BHY: We know that both of them have lost a lot of weight, they can no longer walk and they are having severe difficulty moving at all without assistance. Semih has wounds on his legs and in his mouth, which will not heal. We found out that two days ago Nuriye was having such violent pains that she had to cut off a meeting with a lawyer in the middle. But the people of Turkey have so stood behind Nuriye and Semih that even the smallest changes in their condition appear immediately in the oppositional press. Because everyone is watching them…
LE: Have you noticed changes in your own life due to Nuriye Gülmen’s influence? How has your friendship with Nuriye changed you, your principles, inclinations or how you live?
BHY: How could I not notice her influence? I was shaped made-to-order in the state’s strongest ideological apparatus, the schools. I looked up to academia, had the greatest respect for the profession of “professor.” I more than merely respected professors, rather I thought that everything that professors did was for the greater good of their students and researchers. The exploitation of labor that has become so destructive today in academia and even led to suicides, the denial of people’s rights, all of this immorality I just did not want to see.
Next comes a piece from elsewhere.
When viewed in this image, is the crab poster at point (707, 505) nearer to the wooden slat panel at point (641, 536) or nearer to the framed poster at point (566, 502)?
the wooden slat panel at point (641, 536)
With time, while still a master’s degree student at Aegean University (in İzmir—ed.), I began to notice some problems but I did not think that I could change any of the corruptions that I was beginning to take note of. This lack of faith, this mistaken pessimism of mine regarding my ability to change and give direction to things drove me to hopelessness and torpor. I could not stand it much longer and I left Aegean University.
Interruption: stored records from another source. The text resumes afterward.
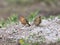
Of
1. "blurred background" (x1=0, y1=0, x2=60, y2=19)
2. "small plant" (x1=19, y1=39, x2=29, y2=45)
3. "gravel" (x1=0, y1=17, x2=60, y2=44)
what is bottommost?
"small plant" (x1=19, y1=39, x2=29, y2=45)

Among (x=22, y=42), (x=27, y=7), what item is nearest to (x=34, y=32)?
(x=22, y=42)

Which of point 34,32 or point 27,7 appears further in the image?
point 27,7

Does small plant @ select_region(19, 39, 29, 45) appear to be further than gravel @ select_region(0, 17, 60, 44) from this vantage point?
No

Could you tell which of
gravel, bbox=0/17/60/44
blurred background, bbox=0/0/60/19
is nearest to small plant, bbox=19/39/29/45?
gravel, bbox=0/17/60/44

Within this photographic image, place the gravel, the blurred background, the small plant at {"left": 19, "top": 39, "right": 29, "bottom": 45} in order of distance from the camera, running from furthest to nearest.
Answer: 1. the blurred background
2. the gravel
3. the small plant at {"left": 19, "top": 39, "right": 29, "bottom": 45}

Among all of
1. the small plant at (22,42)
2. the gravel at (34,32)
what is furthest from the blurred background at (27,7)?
the small plant at (22,42)

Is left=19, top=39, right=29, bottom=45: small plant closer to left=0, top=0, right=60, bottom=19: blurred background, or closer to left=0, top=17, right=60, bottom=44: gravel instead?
left=0, top=17, right=60, bottom=44: gravel

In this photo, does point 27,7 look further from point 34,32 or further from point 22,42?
point 22,42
The landscape I faced later was no different. I suffered from a learned, an inculcated despair. Whatever I did not accept about academia, I thought I would be able to correct it one day when I myself became a professor. I was more focused on responsibility for myself than anything else. But later I met Nuriye and came understand through experience that there were actually many things that could be done, that must be done. Beginning where we were, we could bring this rotten order crashing down around our heads! It was with her that I began to examine and change my accustomed ways of acting. More than anything, I learned from her not to doubt that I am in the right and not to give up on those things that I know to be my right. I always say this: a revolutionary begins by changing a single person’s life, and Nuriye changed not only my life but the lives of everyone she has met. Everywhere she went became a place full of folk songs, flowers and principled and passionate resistance.
LE: In your view what can people outside of Turkey do for the academics who have lost their jobs, and more generally for the oppositional forces in Turkey that the state is trying to strangle?
BHY: Actually those living outside of Turkey can do a lot more than people think. I think that the fight against fascism will be victorious as a collective effort of all the world’s peoples. I believe that those living abroad can contribute to the establishment of common networks of struggle. If I’m to give you an example from Europe, where I’m now living, I find the standpoint taken here on Turkey and the Middle East at its core quite problematic. Things are accepted which should not be accepted, and there are approaches that demand criticism. The more that those living in exile from Turkey make close contact with the peoples in the places where they live, and forward to them knowledge of what we are living through from a true and revolutionary perspective, the more they can contribute to our struggle.